GOAL OF THE EXERCISE |
The full set of entries, reproduced exactly, is the expected answer.

Source texts of formatted documents |
+ + + +
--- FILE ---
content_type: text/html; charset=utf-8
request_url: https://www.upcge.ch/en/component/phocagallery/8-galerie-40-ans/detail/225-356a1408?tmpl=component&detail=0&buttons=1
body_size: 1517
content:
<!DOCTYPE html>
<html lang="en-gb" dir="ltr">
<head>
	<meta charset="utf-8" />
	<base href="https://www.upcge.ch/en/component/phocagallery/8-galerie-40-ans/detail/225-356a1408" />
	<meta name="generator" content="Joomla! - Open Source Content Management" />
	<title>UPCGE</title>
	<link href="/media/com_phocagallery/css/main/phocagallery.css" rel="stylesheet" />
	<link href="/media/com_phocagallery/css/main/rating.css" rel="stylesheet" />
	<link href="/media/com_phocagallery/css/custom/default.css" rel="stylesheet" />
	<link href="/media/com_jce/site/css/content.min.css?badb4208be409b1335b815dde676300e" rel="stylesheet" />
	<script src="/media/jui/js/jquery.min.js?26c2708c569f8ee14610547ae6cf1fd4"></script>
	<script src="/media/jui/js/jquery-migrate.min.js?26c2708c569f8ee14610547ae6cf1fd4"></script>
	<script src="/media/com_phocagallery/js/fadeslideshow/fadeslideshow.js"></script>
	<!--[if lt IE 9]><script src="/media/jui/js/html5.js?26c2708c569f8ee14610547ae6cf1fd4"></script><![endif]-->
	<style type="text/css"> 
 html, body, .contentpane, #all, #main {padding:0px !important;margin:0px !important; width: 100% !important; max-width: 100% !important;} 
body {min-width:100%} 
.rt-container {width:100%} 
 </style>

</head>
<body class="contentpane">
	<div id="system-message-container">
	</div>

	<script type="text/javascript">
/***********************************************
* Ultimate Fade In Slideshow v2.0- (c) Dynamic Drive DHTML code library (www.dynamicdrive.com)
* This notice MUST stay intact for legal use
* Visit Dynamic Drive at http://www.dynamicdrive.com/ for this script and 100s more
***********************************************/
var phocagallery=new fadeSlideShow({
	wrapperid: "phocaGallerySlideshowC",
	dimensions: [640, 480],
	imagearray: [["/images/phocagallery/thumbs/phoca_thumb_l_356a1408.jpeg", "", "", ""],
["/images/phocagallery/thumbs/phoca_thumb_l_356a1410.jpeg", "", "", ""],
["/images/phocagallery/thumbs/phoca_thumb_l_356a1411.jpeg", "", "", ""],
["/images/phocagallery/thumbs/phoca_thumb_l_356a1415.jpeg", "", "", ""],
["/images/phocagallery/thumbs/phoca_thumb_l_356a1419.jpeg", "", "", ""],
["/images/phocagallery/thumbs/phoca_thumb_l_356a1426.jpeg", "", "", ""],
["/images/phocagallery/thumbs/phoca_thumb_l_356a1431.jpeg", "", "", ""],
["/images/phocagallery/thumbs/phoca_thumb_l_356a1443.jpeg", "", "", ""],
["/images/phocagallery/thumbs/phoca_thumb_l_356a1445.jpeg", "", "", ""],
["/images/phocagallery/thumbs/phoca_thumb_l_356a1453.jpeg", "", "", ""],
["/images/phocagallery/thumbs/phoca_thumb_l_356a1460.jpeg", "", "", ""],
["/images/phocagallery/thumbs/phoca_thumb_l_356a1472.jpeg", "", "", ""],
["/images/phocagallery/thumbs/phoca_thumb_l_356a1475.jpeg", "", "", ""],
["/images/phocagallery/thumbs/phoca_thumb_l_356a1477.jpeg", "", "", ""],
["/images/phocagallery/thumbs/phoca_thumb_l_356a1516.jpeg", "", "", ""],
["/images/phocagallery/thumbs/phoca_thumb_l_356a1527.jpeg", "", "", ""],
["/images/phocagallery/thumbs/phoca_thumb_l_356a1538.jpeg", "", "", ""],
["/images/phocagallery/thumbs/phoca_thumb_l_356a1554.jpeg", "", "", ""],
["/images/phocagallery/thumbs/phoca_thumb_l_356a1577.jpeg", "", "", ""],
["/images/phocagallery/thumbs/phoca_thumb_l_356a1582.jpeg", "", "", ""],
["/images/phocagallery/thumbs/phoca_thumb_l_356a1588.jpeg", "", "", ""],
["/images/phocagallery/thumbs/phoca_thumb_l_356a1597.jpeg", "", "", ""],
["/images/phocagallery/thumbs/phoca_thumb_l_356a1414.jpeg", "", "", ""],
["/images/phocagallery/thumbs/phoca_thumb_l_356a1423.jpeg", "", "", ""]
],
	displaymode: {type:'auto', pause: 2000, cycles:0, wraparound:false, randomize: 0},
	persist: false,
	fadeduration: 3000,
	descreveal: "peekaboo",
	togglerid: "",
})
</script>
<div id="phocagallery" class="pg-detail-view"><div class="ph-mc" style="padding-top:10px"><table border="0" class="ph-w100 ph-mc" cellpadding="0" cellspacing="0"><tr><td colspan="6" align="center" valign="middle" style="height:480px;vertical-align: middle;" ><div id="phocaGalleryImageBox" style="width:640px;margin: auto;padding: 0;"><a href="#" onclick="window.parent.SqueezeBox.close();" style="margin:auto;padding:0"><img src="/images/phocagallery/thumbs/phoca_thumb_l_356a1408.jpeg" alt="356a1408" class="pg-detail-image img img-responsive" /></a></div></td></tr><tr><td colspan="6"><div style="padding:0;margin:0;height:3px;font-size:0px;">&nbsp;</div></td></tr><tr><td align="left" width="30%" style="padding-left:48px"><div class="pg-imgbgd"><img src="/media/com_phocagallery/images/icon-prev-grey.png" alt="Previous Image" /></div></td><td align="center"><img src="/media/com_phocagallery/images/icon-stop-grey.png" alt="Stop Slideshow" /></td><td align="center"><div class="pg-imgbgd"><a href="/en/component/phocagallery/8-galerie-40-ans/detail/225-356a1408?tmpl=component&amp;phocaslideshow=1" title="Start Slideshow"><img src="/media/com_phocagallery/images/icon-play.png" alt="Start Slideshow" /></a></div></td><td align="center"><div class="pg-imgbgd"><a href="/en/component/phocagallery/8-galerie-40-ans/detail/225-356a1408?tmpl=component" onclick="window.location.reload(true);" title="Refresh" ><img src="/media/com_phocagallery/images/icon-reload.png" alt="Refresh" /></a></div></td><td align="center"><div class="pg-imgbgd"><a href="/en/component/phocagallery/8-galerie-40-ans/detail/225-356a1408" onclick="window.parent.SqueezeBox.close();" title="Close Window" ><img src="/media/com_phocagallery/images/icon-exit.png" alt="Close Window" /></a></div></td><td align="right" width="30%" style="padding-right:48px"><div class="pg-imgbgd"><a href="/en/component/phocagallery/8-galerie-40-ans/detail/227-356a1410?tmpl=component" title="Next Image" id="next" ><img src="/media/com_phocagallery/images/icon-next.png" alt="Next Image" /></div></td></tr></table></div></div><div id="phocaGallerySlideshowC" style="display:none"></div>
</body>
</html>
+ + + +
TASK RESPONSE |
--- FILE ---
content_type: text/html; charset=utf-8
request_url: https://www.upcge.ch/en/component/phocagallery/8-galerie-40-ans/detail/225-356a1408?tmpl=component&detail=0&buttons=1
body_size: 1517
content:
<!DOCTYPE html>
<html lang="en-gb" dir="ltr">
<head>
	<meta charset="utf-8" />
	<base href="https://www.upcge.ch/en/component/phocagallery/8-galerie-40-ans/detail/225-356a1408" />
	<meta name="generator" content="Joomla! - Open Source Content Management" />
	<title>UPCGE</title>
	<link href="/media/com_phocagallery/css/main/phocagallery.css" rel="stylesheet" />
	<link href="/media/com_phocagallery/css/main/rating.css" rel="stylesheet" />
	<link href="/media/com_phocagallery/css/custom/default.css" rel="stylesheet" />
	<link href="/media/com_jce/site/css/content.min.css?badb4208be409b1335b815dde676300e" rel="stylesheet" />
	<script src="/media/jui/js/jquery.min.js?26c2708c569f8ee14610547ae6cf1fd4"></script>
	<script src="/media/jui/js/jquery-migrate.min.js?26c2708c569f8ee14610547ae6cf1fd4"></script>
	<script src="/media/com_phocagallery/js/fadeslideshow/fadeslideshow.js"></script>
	<!--[if lt IE 9]><script src="/media/jui/js/html5.js?26c2708c569f8ee14610547ae6cf1fd4"></script><![endif]-->
	<style type="text/css"> 
 html, body, .contentpane, #all, #main {padding:0px !important;margin:0px !important; width: 100% !important; max-width: 100% !important;} 
body {min-width:100%} 
.rt-container {width:100%} 
 </style>

</head>
<body class="contentpane">
	<div id="system-message-container">
	</div>

	<script type="text/javascript">
/***********************************************
* Ultimate Fade In Slideshow v2.0- (c) Dynamic Drive DHTML code library (www.dynamicdrive.com)
* This notice MUST stay intact for legal use
* Visit Dynamic Drive at http://www.dynamicdrive.com/ for this script and 100s more
***********************************************/
var phocagallery=new fadeSlideShow({
	wrapperid: "phocaGallerySlideshowC",
	dimensions: [640, 480],
	imagearray: [["/images/phocagallery/thumbs/phoca_thumb_l_356a1408.jpeg", "", "", ""],
["/images/phocagallery/thumbs/phoca_thumb_l_356a1410.jpeg", "", "", ""],
["/images/phocagallery/thumbs/phoca_thumb_l_356a1411.jpeg", "", "", ""],
["/images/phocagallery/thumbs/phoca_thumb_l_356a1415.jpeg", "", "", ""],
["/images/phocagallery/thumbs/phoca_thumb_l_356a1419.jpeg", "", "", ""],
["/images/phocagallery/thumbs/phoca_thumb_l_356a1426.jpeg", "", "", ""],
["/images/phocagallery/thumbs/phoca_thumb_l_356a1431.jpeg", "", "", ""],
["/images/phocagallery/thumbs/phoca_thumb_l_356a1443.jpeg", "", "", ""],
["/images/phocagallery/thumbs/phoca_thumb_l_356a1445.jpeg", "", "", ""],
["/images/phocagallery/thumbs/phoca_thumb_l_356a1453.jpeg", "", "", ""],
["/images/phocagallery/thumbs/phoca_thumb_l_356a1460.jpeg", "", "", ""],
["/images/phocagallery/thumbs/phoca_thumb_l_356a1472.jpeg", "", "", ""],
["/images/phocagallery/thumbs/phoca_thumb_l_356a1475.jpeg", "", "", ""],
["/images/phocagallery/thumbs/phoca_thumb_l_356a1477.jpeg", "", "", ""],
["/images/phocagallery/thumbs/phoca_thumb_l_356a1516.jpeg", "", "", ""],
["/images/phocagallery/thumbs/phoca_thumb_l_356a1527.jpeg", "", "", ""],
["/images/phocagallery/thumbs/phoca_thumb_l_356a1538.jpeg", "", "", ""],
["/images/phocagallery/thumbs/phoca_thumb_l_356a1554.jpeg", "", "", ""],
["/images/phocagallery/thumbs/phoca_thumb_l_356a1577.jpeg", "", "", ""],
["/images/phocagallery/thumbs/phoca_thumb_l_356a1582.jpeg", "", "", ""],
["/images/phocagallery/thumbs/phoca_thumb_l_356a1588.jpeg", "", "", ""],
["/images/phocagallery/thumbs/phoca_thumb_l_356a1597.jpeg", "", "", ""],
["/images/phocagallery/thumbs/phoca_thumb_l_356a1414.jpeg", "", "", ""],
["/images/phocagallery/thumbs/phoca_thumb_l_356a1423.jpeg", "", "", ""]
],
	displaymode: {type:'auto', pause: 2000, cycles:0, wraparound:false, randomize: 0},
	persist: false,
	fadeduration: 3000,
	descreveal: "peekaboo",
	togglerid: "",
})
</script>
<div id="phocagallery" class="pg-detail-view"><div class="ph-mc" style="padding-top:10px"><table border="0" class="ph-w100 ph-mc" cellpadding="0" cellspacing="0"><tr><td colspan="6" align="center" valign="middle" style="height:480px;vertical-align: middle;" ><div id="phocaGalleryImageBox" style="width:640px;margin: auto;padding: 0;"><a href="#" onclick="window.parent.SqueezeBox.close();" style="margin:auto;padding:0"><img src="/images/phocagallery/thumbs/phoca_thumb_l_356a1408.jpeg" alt="356a1408" class="pg-detail-image img img-responsive" /></a></div></td></tr><tr><td colspan="6"><div style="padding:0;margin:0;height:3px;font-size:0px;">&nbsp;</div></td></tr><tr><td align="left" width="30%" style="padding-left:48px"><div class="pg-imgbgd"><img src="/media/com_phocagallery/images/icon-prev-grey.png" alt="Previous Image" /></div></td><td align="center"><img src="/media/com_phocagallery/images/icon-stop-grey.png" alt="Stop Slideshow" /></td><td align="center"><div class="pg-imgbgd"><a href="/en/component/phocagallery/8-galerie-40-ans/detail/225-356a1408?tmpl=component&amp;phocaslideshow=1" title="Start Slideshow"><img src="/media/com_phocagallery/images/icon-play.png" alt="Start Slideshow" /></a></div></td><td align="center"><div class="pg-imgbgd"><a href="/en/component/phocagallery/8-galerie-40-ans/detail/225-356a1408?tmpl=component" onclick="window.location.reload(true);" title="Refresh" ><img src="/media/com_phocagallery/images/icon-reload.png" alt="Refresh" /></a></div></td><td align="center"><div class="pg-imgbgd"><a href="/en/component/phocagallery/8-galerie-40-ans/detail/225-356a1408" onclick="window.parent.SqueezeBox.close();" title="Close Window" ><img src="/media/com_phocagallery/images/icon-exit.png" alt="Close Window" /></a></div></td><td align="right" width="30%" style="padding-right:48px"><div class="pg-imgbgd"><a href="/en/component/phocagallery/8-galerie-40-ans/detail/227-356a1410?tmpl=component" title="Next Image" id="next" ><img src="/media/com_phocagallery/images/icon-next.png" alt="Next Image" /></div></td></tr></table></div></div><div id="phocaGallerySlideshowC" style="display:none"></div>
</body>
</html>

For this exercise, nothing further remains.